Exercise objective:
Copy out the lines of the records below, and only those lines, from the one with "NPAT BA 2019" through the one with "Multiple jets, Leptons from Hawking Radiation", exactly as they appear.

================================

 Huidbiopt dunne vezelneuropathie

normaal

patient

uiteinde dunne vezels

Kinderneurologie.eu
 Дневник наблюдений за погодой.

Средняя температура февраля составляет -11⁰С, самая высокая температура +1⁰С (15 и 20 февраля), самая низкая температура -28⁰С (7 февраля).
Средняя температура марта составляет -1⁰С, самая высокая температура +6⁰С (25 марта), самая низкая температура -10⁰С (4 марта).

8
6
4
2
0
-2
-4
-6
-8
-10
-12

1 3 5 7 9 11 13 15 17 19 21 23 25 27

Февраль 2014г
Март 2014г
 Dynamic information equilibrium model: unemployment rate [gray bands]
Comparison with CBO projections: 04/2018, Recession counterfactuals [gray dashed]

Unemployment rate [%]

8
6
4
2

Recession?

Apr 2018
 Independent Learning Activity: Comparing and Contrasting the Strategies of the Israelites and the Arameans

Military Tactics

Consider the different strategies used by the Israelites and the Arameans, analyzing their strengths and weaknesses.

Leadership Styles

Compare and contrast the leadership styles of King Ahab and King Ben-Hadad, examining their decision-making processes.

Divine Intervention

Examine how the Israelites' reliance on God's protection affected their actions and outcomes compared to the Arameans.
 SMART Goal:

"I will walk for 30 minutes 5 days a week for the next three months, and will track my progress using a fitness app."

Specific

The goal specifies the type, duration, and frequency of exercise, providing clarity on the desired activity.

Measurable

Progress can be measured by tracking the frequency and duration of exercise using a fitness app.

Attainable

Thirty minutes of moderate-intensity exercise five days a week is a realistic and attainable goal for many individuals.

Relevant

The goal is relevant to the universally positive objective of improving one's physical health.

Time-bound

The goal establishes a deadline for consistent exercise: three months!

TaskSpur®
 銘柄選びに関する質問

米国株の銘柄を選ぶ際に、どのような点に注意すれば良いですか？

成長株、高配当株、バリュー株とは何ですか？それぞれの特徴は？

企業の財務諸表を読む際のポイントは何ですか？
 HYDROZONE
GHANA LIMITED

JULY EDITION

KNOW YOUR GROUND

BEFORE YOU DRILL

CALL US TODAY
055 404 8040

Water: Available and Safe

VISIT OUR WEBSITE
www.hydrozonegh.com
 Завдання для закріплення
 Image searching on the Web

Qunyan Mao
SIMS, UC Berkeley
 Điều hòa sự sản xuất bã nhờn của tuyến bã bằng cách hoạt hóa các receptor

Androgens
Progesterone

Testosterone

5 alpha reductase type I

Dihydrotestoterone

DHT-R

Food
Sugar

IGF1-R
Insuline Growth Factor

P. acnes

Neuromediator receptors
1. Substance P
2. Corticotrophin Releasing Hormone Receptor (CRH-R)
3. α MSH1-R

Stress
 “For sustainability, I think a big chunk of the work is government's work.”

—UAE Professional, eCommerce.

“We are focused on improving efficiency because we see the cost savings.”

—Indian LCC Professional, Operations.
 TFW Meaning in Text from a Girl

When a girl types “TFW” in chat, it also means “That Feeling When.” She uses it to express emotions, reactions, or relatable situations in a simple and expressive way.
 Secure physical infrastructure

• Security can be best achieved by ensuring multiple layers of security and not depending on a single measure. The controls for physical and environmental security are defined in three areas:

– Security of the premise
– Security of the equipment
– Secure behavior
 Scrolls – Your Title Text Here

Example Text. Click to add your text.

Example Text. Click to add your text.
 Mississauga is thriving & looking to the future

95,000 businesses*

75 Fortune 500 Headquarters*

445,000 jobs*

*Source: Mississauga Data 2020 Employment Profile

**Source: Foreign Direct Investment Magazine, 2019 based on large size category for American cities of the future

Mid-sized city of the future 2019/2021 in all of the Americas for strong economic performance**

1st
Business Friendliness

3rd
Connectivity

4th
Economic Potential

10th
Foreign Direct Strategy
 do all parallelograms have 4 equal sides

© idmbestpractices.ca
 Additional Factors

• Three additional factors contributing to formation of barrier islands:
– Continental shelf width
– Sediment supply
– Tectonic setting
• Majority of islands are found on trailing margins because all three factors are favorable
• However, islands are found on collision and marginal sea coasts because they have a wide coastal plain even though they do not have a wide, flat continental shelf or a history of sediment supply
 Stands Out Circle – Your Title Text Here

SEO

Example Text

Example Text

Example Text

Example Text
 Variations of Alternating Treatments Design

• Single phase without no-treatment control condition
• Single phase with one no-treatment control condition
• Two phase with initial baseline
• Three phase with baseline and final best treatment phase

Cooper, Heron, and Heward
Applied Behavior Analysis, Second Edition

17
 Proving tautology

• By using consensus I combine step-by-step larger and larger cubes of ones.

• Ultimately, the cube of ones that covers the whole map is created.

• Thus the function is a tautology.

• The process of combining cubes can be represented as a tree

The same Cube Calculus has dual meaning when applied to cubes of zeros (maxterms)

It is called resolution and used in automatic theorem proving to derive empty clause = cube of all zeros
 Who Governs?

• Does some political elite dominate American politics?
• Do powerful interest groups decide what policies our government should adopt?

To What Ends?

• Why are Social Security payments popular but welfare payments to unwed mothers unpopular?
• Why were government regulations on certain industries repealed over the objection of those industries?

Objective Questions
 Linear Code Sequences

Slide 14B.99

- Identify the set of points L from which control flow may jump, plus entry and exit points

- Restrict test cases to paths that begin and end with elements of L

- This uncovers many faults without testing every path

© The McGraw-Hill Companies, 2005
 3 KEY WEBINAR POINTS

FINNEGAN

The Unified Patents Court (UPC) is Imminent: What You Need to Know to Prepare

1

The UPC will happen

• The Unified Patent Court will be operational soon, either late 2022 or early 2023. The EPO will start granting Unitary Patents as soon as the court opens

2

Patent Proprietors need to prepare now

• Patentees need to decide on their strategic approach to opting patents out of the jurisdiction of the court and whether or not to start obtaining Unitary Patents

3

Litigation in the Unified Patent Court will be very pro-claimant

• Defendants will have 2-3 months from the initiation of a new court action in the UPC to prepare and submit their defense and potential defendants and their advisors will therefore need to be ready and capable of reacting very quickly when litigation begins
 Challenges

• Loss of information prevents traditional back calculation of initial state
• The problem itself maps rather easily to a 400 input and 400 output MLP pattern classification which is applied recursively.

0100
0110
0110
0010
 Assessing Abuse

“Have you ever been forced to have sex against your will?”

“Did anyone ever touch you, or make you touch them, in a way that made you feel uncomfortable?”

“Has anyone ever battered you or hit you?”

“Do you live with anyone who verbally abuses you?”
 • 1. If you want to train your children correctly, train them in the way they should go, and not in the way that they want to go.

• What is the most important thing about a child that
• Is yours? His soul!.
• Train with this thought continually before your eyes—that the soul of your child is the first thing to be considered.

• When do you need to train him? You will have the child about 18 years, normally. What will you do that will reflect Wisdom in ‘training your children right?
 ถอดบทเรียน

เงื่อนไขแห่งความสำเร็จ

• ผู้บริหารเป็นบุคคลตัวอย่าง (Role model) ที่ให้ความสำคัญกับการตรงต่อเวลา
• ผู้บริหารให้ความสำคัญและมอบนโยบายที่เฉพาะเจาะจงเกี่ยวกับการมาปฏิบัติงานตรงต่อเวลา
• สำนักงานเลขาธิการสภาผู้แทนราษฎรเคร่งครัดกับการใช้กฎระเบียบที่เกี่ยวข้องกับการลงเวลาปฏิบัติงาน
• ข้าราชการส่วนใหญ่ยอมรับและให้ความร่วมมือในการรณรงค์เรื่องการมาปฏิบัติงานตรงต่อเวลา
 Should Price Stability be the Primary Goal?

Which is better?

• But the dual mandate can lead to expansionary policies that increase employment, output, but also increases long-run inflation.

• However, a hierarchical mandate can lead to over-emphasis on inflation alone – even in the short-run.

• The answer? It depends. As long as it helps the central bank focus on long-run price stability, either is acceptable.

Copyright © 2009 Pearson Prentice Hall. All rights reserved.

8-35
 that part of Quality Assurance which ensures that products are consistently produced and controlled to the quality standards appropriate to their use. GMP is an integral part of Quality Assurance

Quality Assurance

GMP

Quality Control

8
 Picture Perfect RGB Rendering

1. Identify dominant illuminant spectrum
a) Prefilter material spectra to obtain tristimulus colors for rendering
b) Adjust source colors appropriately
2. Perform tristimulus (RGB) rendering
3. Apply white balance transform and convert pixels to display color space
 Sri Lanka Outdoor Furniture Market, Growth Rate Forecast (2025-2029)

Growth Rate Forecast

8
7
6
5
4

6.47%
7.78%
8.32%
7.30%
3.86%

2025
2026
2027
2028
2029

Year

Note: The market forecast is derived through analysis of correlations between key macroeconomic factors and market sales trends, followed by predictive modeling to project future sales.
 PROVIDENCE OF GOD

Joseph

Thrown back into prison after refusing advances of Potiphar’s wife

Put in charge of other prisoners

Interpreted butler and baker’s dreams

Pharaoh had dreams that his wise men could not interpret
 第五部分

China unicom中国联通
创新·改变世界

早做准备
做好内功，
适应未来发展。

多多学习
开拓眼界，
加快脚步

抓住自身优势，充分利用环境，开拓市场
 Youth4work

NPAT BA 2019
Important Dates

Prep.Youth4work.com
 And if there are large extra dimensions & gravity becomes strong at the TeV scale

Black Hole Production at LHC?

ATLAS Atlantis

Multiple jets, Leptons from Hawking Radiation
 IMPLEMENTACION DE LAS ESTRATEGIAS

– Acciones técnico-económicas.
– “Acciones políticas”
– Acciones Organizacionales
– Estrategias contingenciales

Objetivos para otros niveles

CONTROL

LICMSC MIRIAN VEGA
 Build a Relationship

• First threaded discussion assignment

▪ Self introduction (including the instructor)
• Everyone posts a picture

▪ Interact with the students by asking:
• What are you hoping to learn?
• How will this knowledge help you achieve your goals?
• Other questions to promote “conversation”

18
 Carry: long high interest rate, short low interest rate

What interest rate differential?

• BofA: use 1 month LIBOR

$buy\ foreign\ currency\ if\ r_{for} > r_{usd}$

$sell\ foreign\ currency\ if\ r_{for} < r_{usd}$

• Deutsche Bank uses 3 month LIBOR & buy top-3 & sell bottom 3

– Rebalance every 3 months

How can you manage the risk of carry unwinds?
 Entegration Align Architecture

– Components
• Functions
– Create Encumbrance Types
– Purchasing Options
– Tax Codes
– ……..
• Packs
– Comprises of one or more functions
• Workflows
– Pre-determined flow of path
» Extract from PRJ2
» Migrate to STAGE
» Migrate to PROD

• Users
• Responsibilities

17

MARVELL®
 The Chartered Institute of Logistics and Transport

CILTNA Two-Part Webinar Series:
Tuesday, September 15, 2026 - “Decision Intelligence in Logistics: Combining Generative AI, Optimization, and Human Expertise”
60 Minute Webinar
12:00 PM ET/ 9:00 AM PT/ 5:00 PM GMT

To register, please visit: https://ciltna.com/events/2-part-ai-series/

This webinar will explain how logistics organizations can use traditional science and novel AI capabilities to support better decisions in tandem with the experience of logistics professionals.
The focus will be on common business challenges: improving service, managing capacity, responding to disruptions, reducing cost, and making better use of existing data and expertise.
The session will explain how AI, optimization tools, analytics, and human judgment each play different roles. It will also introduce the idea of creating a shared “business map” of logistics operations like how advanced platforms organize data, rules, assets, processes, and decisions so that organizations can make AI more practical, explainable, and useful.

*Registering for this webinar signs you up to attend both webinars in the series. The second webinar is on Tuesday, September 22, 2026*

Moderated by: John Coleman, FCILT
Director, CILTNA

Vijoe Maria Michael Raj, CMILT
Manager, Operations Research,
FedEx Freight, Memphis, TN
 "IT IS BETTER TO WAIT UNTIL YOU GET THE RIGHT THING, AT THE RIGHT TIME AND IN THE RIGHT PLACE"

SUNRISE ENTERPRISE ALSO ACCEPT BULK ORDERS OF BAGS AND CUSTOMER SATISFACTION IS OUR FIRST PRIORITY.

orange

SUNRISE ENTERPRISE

================================

Task response:
NPAT BA 2019
Important Dates

Prep.Youth4work.com
 And if there are large extra dimensions & gravity becomes strong at the TeV scale

Black Hole Production at LHC?

ATLAS Atlantis

Multiple jets, Leptons from Hawking Radiation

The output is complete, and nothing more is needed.